Dia membeli cukup minyak jarak, bahan yang digunakan untuk membuat racun, untuk menghasilkan hingga 12.000 isapan mematikan jika dia menyelesaikan proses penyulingan, kata pengadilan.
Penikaman massal tersebut, salah satu serangan terburuk terhadap anak-anak dalam sejarah Inggris baru-baru ini, tidak dianggap sebagai insiden teroris karena para detektif tidak menemukan bukti bahwa tindakan tersebut dimotivasi oleh agama, politik atau ideologi.
Penyelidikan publik akan mengkaji peluang yang hilang untuk menghentikan Rudakubana, yang tiga kali dirujuk ke Prevent, program kontra-ekstremisme pemerintah, yang tidak percaya bahwa ia merupakan ancaman.
Kini terungkap bahwa Rudakubana ditangkap dengan pisau di dalam bus dua tahun sebelum serangan di Southport. Namun, alih-alih menangkapnya, polisi malah membawa pulang Rudakubana dan menyarankan ibunya untuk menjauhkan pisau darinya.
Dua bulan kemudian, pada Mei 2022, orang tuanya memohon bantuan polisi untuk menangani remaja tersebut karena perilakunya kembali meningkat. Setiap kali kasusnya dibawa ke petugas perlindungan setempat.
Rudakubana mengamuk dengan pisau di kelas dansa di Southport, yang berlangsung pada minggu pertama liburan sekolah, setelah membeli dua pisau berukuran 20cm di Amazon beberapa hari sebelumnya.
Pembunuhnya tidak berada di pengadilan untuk mendengarkan perkataan korbannya. Orang tua dari seorang gadis yang menderita luka yang mengancam nyawa setelah diserang dua kali oleh Rudakubana membandingkan kejadian tersebut dengan “zona perang”.
“Ada seorang gadis tergeletak di tanah mengenakan pakaian yang sama dengan putrinya, namun lukanya sangat parah sehingga dia tidak mengenalinya,” kata Deere tentang ayah gadis tersebut. “Dia harus bertanya pada gadis kecil ini apakah dia punya saudara laki-laki dan siapa namanya.” Dia menjawab.”

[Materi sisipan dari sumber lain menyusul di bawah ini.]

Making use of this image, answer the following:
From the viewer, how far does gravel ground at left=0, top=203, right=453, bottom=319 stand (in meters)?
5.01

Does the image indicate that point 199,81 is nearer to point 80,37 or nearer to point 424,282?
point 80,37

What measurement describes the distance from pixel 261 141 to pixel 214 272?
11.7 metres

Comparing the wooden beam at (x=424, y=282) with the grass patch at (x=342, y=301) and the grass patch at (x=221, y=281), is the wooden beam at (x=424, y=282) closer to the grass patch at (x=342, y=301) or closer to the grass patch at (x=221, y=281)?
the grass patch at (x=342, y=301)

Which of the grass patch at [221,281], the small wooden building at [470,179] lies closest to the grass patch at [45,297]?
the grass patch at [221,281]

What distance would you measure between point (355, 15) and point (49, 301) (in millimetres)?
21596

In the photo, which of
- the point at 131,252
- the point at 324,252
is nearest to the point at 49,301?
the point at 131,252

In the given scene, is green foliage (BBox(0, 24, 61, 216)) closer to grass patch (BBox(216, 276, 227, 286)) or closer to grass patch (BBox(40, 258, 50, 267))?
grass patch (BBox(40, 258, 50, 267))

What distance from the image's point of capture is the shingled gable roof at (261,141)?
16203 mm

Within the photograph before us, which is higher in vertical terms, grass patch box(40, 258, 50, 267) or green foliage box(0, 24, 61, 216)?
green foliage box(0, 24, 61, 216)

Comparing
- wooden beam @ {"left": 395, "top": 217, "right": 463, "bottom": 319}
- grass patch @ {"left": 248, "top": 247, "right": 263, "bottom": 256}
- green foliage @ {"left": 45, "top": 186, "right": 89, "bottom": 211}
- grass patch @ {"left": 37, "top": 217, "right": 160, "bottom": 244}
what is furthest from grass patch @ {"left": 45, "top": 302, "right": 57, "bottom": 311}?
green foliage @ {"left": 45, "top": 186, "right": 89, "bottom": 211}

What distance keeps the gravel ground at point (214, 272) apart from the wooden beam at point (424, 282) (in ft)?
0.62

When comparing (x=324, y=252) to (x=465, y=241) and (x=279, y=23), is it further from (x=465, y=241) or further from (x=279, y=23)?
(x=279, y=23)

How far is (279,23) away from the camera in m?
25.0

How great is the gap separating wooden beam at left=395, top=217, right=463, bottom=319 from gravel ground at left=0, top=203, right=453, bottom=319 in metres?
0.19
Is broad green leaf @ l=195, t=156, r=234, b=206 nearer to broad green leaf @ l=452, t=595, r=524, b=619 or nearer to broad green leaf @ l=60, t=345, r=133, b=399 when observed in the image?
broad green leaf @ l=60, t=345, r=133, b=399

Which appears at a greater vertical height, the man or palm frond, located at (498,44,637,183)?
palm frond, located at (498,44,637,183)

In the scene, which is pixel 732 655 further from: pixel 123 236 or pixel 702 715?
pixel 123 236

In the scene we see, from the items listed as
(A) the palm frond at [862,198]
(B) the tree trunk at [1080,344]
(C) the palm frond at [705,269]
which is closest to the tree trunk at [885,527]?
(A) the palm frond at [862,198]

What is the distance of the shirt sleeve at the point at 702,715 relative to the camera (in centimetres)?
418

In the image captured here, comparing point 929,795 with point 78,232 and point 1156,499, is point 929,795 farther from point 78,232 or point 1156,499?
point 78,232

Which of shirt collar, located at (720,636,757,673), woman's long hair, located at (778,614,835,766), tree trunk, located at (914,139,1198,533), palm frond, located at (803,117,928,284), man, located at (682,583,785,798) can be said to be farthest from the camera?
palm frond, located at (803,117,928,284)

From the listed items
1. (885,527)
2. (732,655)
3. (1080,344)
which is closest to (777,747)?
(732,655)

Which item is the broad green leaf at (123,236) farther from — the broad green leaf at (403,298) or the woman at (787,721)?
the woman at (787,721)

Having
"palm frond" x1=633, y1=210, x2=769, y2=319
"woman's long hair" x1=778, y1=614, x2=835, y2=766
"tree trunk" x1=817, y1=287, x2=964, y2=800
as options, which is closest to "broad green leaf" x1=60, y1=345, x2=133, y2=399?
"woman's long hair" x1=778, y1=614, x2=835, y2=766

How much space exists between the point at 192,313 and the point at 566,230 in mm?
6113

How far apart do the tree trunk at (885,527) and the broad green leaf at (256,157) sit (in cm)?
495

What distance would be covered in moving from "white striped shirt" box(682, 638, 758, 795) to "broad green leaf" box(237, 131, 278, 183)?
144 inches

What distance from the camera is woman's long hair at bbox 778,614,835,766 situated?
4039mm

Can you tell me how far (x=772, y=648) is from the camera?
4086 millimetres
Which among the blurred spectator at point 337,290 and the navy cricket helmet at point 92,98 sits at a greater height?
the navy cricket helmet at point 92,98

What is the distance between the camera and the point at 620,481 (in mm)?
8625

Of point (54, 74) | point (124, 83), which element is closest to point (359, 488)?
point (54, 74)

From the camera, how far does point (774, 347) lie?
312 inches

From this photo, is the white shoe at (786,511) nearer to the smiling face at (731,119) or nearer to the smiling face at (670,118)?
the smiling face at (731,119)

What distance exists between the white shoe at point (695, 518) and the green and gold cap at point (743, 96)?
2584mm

Orang tuanya mengatakan itu adalah “salah satu dari banyak momen yang menghantui kami berdua.”
Serena Kennedy, kepala polisi Merseyside, menggambarkan tindakan Rudakubana sebagai serangan yang “kejam” dan “sadis” dan menambahkan: Saya tahu bahwa hukuman dan hukuman hari ini tidak akan menghilangkan penderitaan dan trauma yang dialami para korban dan keluarga mereka. . , bagaimana bisa?
“Peristiwa ini telah berdampak dan akan terus berdampak pada para korban dan kehidupan mereka setiap hari selamanya.”